## EXERCÍCIO PROPOSTO 1
Com base no artigo sobre o MP e a prevaricação, explique por que o autor rejeita a notícia de que os membros do Ministério Público seriam processados por prevaricação caso não fosse promovida ação penal.
## EXERCÍCIO PROPOSTO 2
Relacione todas as qualificações profissionais e acadêmicas atribuídas ao autor no artigo sobre o MP e a prevaricação.
## EXERCÍCIO PROPOSTO 3
Retome o artigo sobre o MP e a prevaricação a partir do ponto em que ele termina.

## TEXTO FORNECIDO
=======

Opinião

MP e prevaricação por não oferecimento de denúncia

Autor

  • César Dario Mariano da Silva

    é procurador de Justiça (MP-SP) mestre em Direito das Relações Sociais (PUC-SP) especialista em Direito Penal (ESMP-SP) professor e palestrante autor de diversas obras jurídicas dentre elas: Comentários à Lei de Execução Penal Manual de Direito Penal Lei de Drogas Comentada Estatuto do Desarmamento Provas Ilícitas e Tutela Penal da Intimidade publicadas pela Editora Juruá.

19 de novembro de 2023, 6h31

Publicou-se notícia de que se não for promovida ação penal contra o ex-presidente Jair Bolsonaro por conta da delação do tenente-coronel Mauro Cid, os membros do Ministério Público responsáveis pela análise do caso seriam processados pelo crime de prevaricação.

A notícia ou mesmo a afirmação mostra total desconhecimento de como funciona o processo penal e das atribuições do Ministério Público contidas na Carta Constitucional.

=======

## TRECHO DE ORIGEM
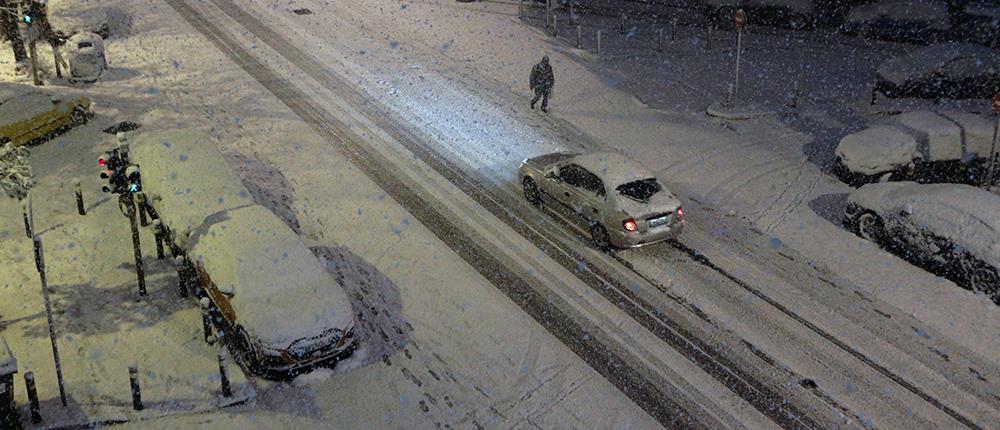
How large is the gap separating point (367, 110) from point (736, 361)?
13.6m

=======

## RESPOSTA DO EXERCÍCIO 1
Segundo o autor, a notícia, ou mesmo a afirmação nela contida, revela total desconhecimento de como funciona o processo penal e das atribuições do Ministério Público previstas na Carta Constitucional.

## RESPOSTA DO EXERCÍCIO 2
- Procurador de Justiça (MP-SP)
- Mestre em Direito das Relações Sociais (PUC-SP)
- Especialista em Direito Penal (ESMP-SP)
- Professor
- Palestrante
- Autor de diversas obras jurídicas

## RESPOSTA DO EXERCÍCIO 3
Um aluno do primeiro ano da faculdade de direito já sabe que o Ministério Público é o titular da ação penal pública e somente ele, por um de seus membros, pode promover a ação penal mediante o oferecimento de denúncia. Claro que, com exceção de uma hipótese, há dentro da própria instituição sistema de controle quanto à promoção de arquivamento. Não concordando o magistrado com o pleito, o procedimento será encaminhado ao procurador-geral de Justiça ou à Câmara de Coordenação e Revisão (a depender do ramo do MP), que poderá determinar novas diligências investigatórias, designar outro membro do Ministério Público para oferecer denúncia ou homologar a promoção de arquivamento por concordar com as razões nela apontadas.

A exceção é quando a promoção de arquivamento é oriunda do procurador-geral da República. Nessa hipótese, não há mecanismo de controle e as cortes superiores são obrigadas a homologar a promoção de arquivamento, por não ser possível obrigar o Ministério Público a oferecer denúncia por entender não haver elementos para tanto, como ausência de indícios suficientes de autoria ou prova da materialidade, ser o fato atípico (não constituir crime) ou outro fundamento legal qualquer.

A jurisprudência da Suprema Corte sempre foi nesse sentido sem maiores problemas ou questionamentos.

Com efeito, há mecanismos próprios no sistema processual acerca da instauração, tramitação e conclusão de investigações.

Por isso, descabido qualquer tipo de pressão contra membros do Ministério Público para que ofereçam a ação penal ou promovam o arquivamento, tanto que esses agentes políticos possuem diversas garantias constitucionais para que coações indevidas desse tipo não surtam efeito.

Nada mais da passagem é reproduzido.